──────── Records for the exercise

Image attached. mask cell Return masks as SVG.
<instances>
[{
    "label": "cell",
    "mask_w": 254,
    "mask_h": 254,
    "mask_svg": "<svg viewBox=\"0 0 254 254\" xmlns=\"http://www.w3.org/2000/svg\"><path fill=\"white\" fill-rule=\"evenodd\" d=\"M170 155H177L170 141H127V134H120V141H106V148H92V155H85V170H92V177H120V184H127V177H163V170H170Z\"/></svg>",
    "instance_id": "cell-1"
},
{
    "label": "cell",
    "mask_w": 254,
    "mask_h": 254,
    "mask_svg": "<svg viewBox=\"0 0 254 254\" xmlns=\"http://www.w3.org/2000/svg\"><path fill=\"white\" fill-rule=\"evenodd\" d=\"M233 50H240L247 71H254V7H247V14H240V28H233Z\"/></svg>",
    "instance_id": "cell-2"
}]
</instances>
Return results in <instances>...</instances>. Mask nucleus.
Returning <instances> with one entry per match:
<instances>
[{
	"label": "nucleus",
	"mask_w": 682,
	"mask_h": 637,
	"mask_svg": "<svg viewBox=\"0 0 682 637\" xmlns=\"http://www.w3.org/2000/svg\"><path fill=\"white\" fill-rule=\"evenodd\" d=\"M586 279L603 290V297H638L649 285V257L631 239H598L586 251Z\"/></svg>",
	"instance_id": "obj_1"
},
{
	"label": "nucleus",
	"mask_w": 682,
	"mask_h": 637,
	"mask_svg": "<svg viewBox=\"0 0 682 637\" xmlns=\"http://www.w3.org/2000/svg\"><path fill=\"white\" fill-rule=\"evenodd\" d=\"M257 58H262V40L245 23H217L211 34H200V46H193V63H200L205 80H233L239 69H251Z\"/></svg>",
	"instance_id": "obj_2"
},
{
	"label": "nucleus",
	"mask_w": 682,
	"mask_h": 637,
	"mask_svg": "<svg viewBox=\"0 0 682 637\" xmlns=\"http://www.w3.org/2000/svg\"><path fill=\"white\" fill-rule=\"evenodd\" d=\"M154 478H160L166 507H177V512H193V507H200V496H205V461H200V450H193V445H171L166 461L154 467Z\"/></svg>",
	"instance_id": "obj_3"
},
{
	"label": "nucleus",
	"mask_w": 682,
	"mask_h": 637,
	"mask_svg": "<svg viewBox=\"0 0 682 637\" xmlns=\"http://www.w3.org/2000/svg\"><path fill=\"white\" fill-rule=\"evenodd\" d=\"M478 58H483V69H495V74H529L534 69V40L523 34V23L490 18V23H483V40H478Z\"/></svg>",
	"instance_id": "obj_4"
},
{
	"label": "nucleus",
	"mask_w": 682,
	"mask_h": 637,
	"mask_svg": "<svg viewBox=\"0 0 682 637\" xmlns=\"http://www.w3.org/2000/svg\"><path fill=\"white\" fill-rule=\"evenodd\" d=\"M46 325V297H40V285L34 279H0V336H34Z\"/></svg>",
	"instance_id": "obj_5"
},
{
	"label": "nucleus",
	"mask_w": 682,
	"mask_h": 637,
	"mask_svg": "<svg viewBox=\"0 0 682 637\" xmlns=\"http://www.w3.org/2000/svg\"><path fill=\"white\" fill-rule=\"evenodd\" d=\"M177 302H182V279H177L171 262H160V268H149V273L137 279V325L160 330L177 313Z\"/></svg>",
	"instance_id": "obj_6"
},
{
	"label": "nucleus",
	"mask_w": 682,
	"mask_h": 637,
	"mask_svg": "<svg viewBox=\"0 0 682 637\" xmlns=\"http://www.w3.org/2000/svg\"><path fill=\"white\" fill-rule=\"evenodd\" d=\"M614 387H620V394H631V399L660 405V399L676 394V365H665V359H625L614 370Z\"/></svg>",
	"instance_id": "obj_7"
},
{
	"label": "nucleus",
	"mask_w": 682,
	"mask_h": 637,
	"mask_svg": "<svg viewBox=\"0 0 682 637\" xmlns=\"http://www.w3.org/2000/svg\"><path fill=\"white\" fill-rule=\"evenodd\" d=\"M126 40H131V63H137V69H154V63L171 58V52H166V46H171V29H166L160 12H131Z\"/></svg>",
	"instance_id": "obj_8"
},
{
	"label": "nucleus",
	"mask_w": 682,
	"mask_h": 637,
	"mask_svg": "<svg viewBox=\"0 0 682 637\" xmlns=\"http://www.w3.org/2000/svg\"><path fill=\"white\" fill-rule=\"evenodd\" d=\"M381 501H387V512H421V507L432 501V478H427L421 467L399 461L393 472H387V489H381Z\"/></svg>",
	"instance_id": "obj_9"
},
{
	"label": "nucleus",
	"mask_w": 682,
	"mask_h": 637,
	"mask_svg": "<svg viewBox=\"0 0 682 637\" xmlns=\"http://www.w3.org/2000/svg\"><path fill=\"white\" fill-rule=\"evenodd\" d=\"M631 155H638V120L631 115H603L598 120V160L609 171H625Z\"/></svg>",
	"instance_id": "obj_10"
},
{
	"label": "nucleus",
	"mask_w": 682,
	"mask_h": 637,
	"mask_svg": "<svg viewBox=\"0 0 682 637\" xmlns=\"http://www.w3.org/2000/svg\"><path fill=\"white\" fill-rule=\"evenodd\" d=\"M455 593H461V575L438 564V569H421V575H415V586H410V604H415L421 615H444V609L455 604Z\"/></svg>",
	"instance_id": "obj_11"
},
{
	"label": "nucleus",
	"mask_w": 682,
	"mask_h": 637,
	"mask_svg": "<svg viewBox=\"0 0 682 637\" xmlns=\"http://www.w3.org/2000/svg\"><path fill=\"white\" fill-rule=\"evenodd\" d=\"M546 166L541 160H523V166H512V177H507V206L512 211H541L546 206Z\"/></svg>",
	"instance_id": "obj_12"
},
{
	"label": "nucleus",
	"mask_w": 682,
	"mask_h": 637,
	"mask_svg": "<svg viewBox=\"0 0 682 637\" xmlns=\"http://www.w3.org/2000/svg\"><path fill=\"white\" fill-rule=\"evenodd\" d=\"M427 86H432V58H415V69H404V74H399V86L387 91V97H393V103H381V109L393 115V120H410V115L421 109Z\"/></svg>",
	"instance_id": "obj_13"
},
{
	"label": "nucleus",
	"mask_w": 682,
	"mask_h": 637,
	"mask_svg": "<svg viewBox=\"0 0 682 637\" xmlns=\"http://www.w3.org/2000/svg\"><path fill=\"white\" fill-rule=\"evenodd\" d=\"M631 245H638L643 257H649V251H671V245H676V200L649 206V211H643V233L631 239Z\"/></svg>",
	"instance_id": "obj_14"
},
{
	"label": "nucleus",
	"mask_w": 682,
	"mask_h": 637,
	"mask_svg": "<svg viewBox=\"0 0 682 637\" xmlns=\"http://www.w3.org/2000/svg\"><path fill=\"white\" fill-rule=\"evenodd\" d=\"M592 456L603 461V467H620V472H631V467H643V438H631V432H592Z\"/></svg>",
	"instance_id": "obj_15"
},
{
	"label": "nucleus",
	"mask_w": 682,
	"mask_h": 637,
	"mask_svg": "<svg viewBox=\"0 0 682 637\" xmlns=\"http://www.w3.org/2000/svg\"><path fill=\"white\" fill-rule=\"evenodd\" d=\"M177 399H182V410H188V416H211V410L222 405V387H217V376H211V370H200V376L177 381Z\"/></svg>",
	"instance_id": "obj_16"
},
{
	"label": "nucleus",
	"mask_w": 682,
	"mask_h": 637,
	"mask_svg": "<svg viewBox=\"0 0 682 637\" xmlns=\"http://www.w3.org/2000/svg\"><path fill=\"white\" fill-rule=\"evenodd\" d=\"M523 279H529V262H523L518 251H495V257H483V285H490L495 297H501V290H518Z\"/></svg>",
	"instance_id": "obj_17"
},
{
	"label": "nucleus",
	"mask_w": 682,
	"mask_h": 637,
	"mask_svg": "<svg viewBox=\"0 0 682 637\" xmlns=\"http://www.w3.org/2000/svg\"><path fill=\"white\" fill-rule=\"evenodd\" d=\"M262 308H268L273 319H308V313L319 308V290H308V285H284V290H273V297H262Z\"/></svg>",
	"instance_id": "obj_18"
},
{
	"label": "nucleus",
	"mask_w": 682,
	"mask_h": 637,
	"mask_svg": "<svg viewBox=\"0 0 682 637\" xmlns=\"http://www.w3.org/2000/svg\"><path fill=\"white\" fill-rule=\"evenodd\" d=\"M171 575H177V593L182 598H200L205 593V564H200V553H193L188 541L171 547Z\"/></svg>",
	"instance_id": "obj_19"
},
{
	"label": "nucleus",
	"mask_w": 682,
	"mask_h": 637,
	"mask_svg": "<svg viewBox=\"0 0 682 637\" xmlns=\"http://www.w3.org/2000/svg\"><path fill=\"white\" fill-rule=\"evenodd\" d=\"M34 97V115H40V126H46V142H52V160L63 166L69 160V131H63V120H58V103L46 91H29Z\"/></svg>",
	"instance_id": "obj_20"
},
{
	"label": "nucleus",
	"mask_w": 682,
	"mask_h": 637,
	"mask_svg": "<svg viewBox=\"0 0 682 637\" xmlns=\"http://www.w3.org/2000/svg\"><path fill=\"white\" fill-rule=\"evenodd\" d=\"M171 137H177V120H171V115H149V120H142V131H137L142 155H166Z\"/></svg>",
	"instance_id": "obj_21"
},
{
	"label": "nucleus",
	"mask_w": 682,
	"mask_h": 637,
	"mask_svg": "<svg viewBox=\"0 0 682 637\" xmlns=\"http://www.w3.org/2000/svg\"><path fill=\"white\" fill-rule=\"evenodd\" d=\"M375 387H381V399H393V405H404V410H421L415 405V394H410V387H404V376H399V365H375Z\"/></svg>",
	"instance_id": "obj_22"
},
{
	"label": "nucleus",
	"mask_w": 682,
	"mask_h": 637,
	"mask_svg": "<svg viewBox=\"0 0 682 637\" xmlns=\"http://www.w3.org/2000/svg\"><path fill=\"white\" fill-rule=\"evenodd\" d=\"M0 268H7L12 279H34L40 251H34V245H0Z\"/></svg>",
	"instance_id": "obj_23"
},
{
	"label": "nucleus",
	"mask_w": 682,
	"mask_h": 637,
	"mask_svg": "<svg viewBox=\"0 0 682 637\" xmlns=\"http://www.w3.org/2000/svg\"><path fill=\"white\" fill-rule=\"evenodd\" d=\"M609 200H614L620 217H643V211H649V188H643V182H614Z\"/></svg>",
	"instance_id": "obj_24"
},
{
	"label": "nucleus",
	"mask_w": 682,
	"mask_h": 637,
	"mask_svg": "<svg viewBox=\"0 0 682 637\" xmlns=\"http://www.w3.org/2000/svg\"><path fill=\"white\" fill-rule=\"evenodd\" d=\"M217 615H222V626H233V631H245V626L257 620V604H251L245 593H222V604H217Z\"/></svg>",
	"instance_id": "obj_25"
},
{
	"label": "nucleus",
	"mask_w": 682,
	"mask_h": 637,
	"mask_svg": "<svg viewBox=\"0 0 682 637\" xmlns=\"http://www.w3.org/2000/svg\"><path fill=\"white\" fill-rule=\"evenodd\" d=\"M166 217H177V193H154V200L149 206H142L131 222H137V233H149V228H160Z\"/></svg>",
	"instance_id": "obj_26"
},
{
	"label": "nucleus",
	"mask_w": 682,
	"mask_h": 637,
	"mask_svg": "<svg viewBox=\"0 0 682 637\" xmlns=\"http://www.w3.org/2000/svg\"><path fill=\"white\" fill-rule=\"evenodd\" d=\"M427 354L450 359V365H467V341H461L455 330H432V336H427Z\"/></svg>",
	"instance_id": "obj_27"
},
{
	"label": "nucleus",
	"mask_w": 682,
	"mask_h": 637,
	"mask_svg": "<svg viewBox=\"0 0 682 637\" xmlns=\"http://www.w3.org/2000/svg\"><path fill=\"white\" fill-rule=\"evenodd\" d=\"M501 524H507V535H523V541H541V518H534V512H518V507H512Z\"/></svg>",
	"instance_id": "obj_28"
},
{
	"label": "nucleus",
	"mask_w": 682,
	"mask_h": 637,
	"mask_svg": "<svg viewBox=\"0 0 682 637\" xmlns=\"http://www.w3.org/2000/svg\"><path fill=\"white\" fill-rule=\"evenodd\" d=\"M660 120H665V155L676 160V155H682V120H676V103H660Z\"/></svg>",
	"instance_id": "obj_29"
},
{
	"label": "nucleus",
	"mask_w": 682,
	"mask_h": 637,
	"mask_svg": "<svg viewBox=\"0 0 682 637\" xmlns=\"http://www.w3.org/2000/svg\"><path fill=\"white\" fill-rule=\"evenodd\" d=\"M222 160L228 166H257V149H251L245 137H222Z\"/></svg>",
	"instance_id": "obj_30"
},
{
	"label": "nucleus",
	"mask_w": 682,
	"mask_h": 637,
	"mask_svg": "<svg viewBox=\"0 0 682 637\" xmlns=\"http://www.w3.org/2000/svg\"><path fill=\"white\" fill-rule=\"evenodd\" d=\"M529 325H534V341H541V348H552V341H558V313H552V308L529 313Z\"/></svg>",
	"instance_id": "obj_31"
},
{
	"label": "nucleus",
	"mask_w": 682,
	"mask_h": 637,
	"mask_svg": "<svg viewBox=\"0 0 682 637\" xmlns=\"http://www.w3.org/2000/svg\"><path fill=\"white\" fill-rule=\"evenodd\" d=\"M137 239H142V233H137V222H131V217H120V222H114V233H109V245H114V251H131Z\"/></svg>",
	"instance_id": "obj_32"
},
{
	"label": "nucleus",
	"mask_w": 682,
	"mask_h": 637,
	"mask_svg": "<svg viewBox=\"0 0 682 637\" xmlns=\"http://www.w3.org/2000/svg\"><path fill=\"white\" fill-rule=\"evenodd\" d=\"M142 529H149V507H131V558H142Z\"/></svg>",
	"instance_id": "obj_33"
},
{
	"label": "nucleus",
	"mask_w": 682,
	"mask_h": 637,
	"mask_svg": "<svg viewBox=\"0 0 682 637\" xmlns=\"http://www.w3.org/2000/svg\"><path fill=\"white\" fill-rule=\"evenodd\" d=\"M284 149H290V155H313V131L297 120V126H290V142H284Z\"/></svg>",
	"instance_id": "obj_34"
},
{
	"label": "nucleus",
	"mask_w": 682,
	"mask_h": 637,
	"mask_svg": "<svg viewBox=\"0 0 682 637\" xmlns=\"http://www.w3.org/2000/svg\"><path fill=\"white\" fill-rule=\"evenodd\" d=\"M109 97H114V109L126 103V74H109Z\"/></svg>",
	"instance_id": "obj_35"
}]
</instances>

────────────────

Please rename "instance_id" to "object_id" in the lines running from the start of the material through the line containing "58H262V40L245 23H217L211 34H200V46H193V63H200L205", inclusive. Give back only those lines, with everything else unchanged.

● Finished exercise
Image attached. mask cell Return masks as SVG.
<instances>
[{
    "label": "cell",
    "mask_w": 254,
    "mask_h": 254,
    "mask_svg": "<svg viewBox=\"0 0 254 254\" xmlns=\"http://www.w3.org/2000/svg\"><path fill=\"white\" fill-rule=\"evenodd\" d=\"M170 155H177L170 141H127V134H120V141H106V148H92V155H85V170H92V177H120V184H127V177H163V170H170Z\"/></svg>",
    "object_id": "cell-1"
},
{
    "label": "cell",
    "mask_w": 254,
    "mask_h": 254,
    "mask_svg": "<svg viewBox=\"0 0 254 254\" xmlns=\"http://www.w3.org/2000/svg\"><path fill=\"white\" fill-rule=\"evenodd\" d=\"M233 50H240L247 71H254V7H247V14H240V28H233Z\"/></svg>",
    "object_id": "cell-2"
}]
</instances>
Return results in <instances>...</instances>. Mask nucleus.
Returning <instances> with one entry per match:
<instances>
[{
	"label": "nucleus",
	"mask_w": 682,
	"mask_h": 637,
	"mask_svg": "<svg viewBox=\"0 0 682 637\" xmlns=\"http://www.w3.org/2000/svg\"><path fill=\"white\" fill-rule=\"evenodd\" d=\"M586 279L603 290V297H638L649 285V257L631 239H598L586 251Z\"/></svg>",
	"object_id": "obj_1"
},
{
	"label": "nucleus",
	"mask_w": 682,
	"mask_h": 637,
	"mask_svg": "<svg viewBox=\"0 0 682 637\" xmlns=\"http://www.w3.org/2000/svg\"><path fill=\"white\" fill-rule=\"evenodd\" d=\"M257 58H262V40L245 23H217L211 34H200V46H193V63H200L205 80H233L239 69H251Z\"/></svg>",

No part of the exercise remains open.